[Opening EXCERPTED TEXT section]

Neuropil threads and senile (neuritic) plaques are reported for parietal cortex and refer to assessment by silver (Gallyas) stain or immunohistochemistry. The plaque number includes plaques with and without amyloid cores; sparse (<5/field), mod (6 to 20/field), freq (21 to 30/field).

Abbreviations: F, female; M, male; ND, not documented; PMI, post-mortem interval.

2.2. Synaptosome preparation

Synaptosome-enriched fractions (SEF) were prepared from cryopreserved human brain tissue. Samples (1 to 3 g) were minced and slowly frozen on the day of autopsy in 10% dimethyl sulfoxide and 0.32 M sucrose and stored at −80°C until homogenization. The crude synaptosome fraction was prepared as previously described [29]. Briefly, the minced tissue was homogenized in 10 volumes of 0.32 M sucrose containing protease and phosphatase inhibitors. The homogenate was first centrifuged at 1,000 g for 10 min. The supernatant was centrifuged at 10,000 g for 20 min to obtain the crude synaptosomal pellet (P-2) which contains synaptic terminals that have resealed into functional spheres during homogenization in sucrose. Aliquots of P-2 are routinely cryopreserved in 0.32 M sucrose and stored at −80°C.

[Closing EXCERPTED TEXT section]
[Opening INFORMATION section]

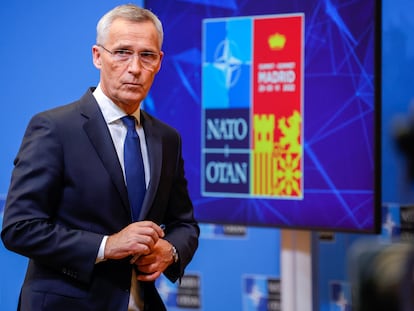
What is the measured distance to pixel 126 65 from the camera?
2062 millimetres

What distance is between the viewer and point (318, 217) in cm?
297

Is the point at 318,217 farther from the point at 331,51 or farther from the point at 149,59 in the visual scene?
the point at 149,59

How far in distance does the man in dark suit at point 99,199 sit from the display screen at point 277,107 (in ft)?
3.05

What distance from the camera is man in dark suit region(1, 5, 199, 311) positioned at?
192cm

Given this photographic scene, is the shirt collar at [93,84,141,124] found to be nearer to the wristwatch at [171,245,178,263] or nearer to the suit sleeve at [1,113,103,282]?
the suit sleeve at [1,113,103,282]

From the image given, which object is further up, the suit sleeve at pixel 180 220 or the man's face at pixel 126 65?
the man's face at pixel 126 65

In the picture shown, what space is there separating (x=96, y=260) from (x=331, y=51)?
4.80 feet

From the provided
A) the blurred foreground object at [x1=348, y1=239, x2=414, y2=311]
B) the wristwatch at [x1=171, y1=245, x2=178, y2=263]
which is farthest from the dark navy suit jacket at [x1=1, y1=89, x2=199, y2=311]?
the blurred foreground object at [x1=348, y1=239, x2=414, y2=311]

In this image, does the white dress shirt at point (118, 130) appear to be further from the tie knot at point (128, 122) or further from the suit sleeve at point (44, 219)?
the suit sleeve at point (44, 219)

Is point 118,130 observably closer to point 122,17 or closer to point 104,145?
point 104,145

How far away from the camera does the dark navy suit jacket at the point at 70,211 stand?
1913 mm

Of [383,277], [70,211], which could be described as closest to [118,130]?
[70,211]

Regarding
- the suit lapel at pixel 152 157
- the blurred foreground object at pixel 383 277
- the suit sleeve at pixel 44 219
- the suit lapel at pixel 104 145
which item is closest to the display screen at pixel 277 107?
the suit lapel at pixel 152 157

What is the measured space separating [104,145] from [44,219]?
10.3 inches
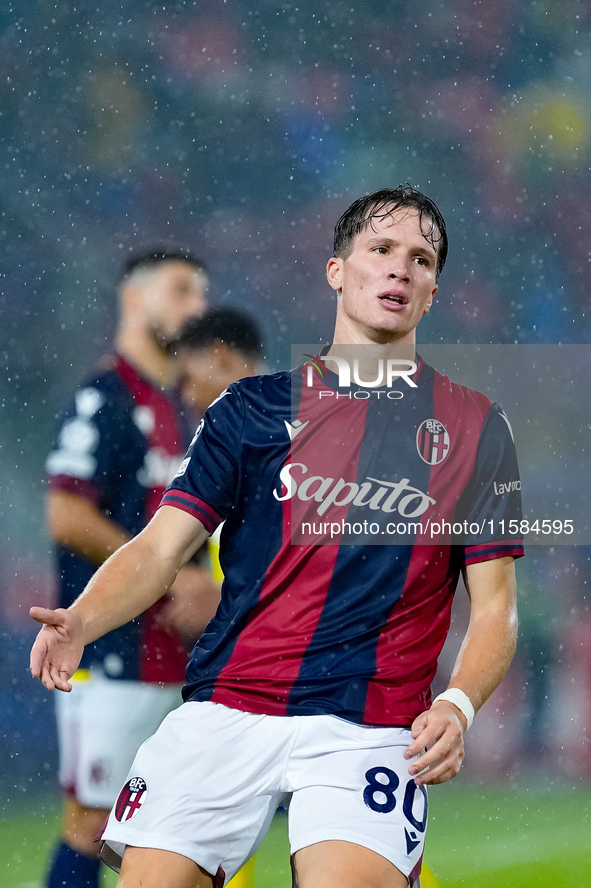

[Closing INFORMATION section]

TASK INSTRUCTIONS
[A] Translate this sentence from the synaptosome text into Spanish: "The homogenate was first centrifuged at 1,000 g for 10 min."
[B] Repeat word for word the stretch of the synaptosome text from "Synaptosome-enriched fractions (SEF)" through "stored at −80°C.".
[C] Write what comes next in the synaptosome text, picking up right after its final sentence.

ANSWER LIST
[A] El homogeneizado se centrifugó primero a 1000 g durante 10 min.

[B]
Synaptosome-enriched fractions (SEF) were prepared from cryopreserved human brain tissue. Samples (1 to 3 g) were minced and slowly frozen on the day of autopsy in 10% dimethyl sulfoxide and 0.32 M sucrose and stored at −80°C until homogenization. The crude synaptosome fraction was prepared as previously described [29]. Briefly, the minced tissue was homogenized in 10 volumes of 0.32 M sucrose containing protease and phosphatase inhibitors. The homogenate was first centrifuged at 1,000 g for 10 min. The supernatant was centrifuged at 10,000 g for 20 min to obtain the crude synaptosomal pellet (P-2) which contains synaptic terminals that have resealed into functional spheres during homogenization in sucrose. Aliquots of P-2 are routinely cryopreserved in 0.32 M sucrose and stored at −80°C.

[C]
2.3. Western blotting analysis

Protein concentrations in synaptosomal preparations were determined using BCA assays (Thermo Scientific, Waltham, MA). Samples were boiled in Laemmli loading buffer (Invitrogen, Carlsbad, CA) and electrophoresed on 8% SDS-page gels (Expedeon, San Diego, CA). Membranes were blocked for 1 h at room temperature in 5% BSA, followed by incubation overnight at 4ºC with the primary antibodies in PBS containing 0.01% Tween 20 (PBS-T) and 1.5% (W/V) BSA and 0.05% sodium azide: NCX1 1:1000 (R3F1, Swant Switzerland); NCX2 1:30 (W1C3 monoclonal IgM antibody) [15] and NCX3 1:1000 (rabbit polyclonal IgG antibody) [15]. Membranes were then incubated for 1 h with the appropriate horseradish peroxidase (HRP)-conjugated (Jackson ImmunoResearch, West Grove, PA): anti-mouse IgG (1:10,000), anti-mouse IgM (1:20,000) and anti-rabbit IgG (1:30,000). Membranes were incubated with SuperSignal West Dura substrate (Thermo Scientific, Waltham, MA) and exposed to an OptiChemi HR Camera 600 (UVP Imaging, Upland, CA). Quantification of proteins was performed following optimal exposure time using the VisionWorksLS Image Acquisition and Analysis software (UVP Imaging, Upland, CA). To strip the immunoblots, membranes were incubated at room temperature in 0.1 M glycine at pH 2.5. At the end of each experiment, membranes were rinsed in large volumes of PBS-T and equal loading of protein was verified by staining PVDF membranes with Coomassie Blue. Control and AD samples were analyzed simultaneously within the same blot. All experiments were performed in duplicate.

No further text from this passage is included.